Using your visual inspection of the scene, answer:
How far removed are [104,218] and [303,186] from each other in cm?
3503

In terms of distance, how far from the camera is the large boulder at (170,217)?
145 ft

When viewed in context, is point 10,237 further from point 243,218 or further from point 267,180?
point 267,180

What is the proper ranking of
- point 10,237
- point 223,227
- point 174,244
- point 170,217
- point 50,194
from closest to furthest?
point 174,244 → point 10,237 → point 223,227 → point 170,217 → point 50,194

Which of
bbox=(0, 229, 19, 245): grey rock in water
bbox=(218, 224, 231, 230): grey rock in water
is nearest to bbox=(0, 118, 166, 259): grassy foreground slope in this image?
#####
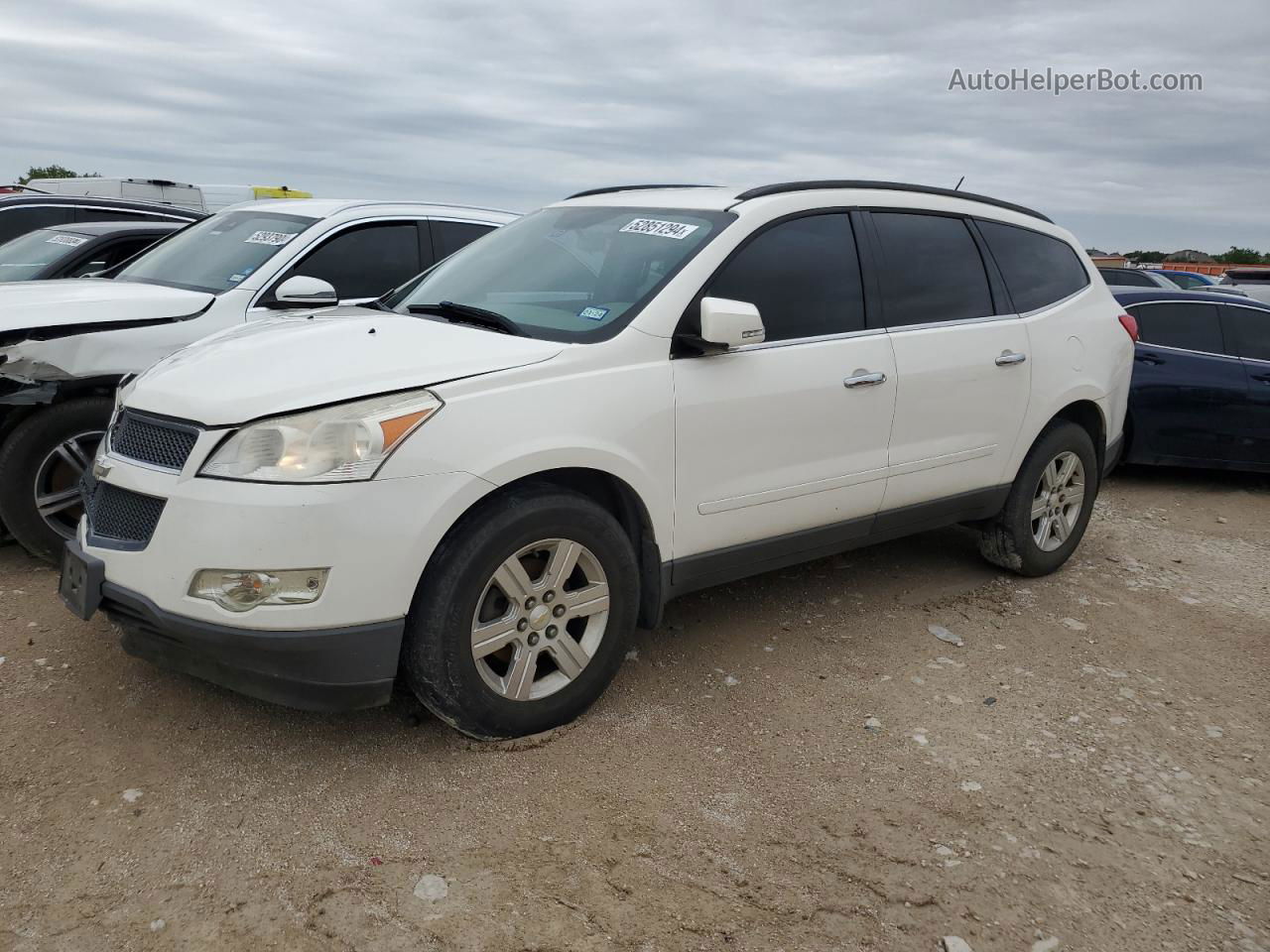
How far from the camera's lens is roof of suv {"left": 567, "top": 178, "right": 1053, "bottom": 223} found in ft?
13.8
#####
WHAT YOU WILL DO: In the records above, reproduce the part that opens with the line containing "When viewed in" and closes with the line containing "point 174,244 →", substituting "ordering" for "ranking" and leaving everything else unchanged. Give only those lines.

OUTPUT FOR THIS EXERCISE:
When viewed in context, is point 10,237 further from point 243,218 or further from point 267,180?
point 267,180

What is the proper ordering of
- point 10,237
- point 223,227
- point 174,244
- point 170,217
- point 50,194
from closest to furthest?
point 174,244 → point 10,237 → point 223,227 → point 170,217 → point 50,194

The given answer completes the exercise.